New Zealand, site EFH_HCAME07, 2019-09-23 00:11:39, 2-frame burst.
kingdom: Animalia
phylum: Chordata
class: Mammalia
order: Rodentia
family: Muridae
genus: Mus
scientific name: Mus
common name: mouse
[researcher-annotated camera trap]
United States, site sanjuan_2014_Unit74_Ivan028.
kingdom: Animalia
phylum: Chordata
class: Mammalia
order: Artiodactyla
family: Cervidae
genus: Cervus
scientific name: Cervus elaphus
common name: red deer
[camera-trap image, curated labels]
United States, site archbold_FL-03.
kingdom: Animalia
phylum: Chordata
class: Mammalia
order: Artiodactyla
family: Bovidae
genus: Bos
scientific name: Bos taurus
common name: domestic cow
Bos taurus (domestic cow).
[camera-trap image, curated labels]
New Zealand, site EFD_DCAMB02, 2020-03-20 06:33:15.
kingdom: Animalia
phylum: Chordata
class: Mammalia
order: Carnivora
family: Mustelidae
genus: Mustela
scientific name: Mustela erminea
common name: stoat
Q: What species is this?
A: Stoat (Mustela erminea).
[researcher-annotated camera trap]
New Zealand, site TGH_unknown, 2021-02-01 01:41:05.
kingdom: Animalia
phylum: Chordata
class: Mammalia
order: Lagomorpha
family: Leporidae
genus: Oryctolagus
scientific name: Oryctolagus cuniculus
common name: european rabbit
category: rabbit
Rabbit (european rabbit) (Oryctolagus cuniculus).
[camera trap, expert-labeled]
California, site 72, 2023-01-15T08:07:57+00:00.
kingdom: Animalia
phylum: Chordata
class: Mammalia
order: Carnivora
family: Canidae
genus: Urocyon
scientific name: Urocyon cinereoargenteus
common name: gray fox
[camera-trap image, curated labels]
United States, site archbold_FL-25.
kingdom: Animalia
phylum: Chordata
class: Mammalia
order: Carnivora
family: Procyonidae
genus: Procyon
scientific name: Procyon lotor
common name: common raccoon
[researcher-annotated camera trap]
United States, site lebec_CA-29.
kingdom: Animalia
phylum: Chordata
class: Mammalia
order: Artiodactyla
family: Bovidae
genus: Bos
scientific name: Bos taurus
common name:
◇ ◇ ◇ ◇ ◇ ◇ ◇
→ **Aim of the exercise**: Could you find every line in the records above that has the string "scientific" and copy it?

→ **Written reply**:
scientific name: Mus
scientific name: Cervus elaphus
scientific name: Bos taurus
scientific name: Mustela erminea
scientific name: Oryctolagus cuniculus
scientific name: Urocyon cinereoargenteus
scientific name: Procyon lotor
scientific name: Bos taurus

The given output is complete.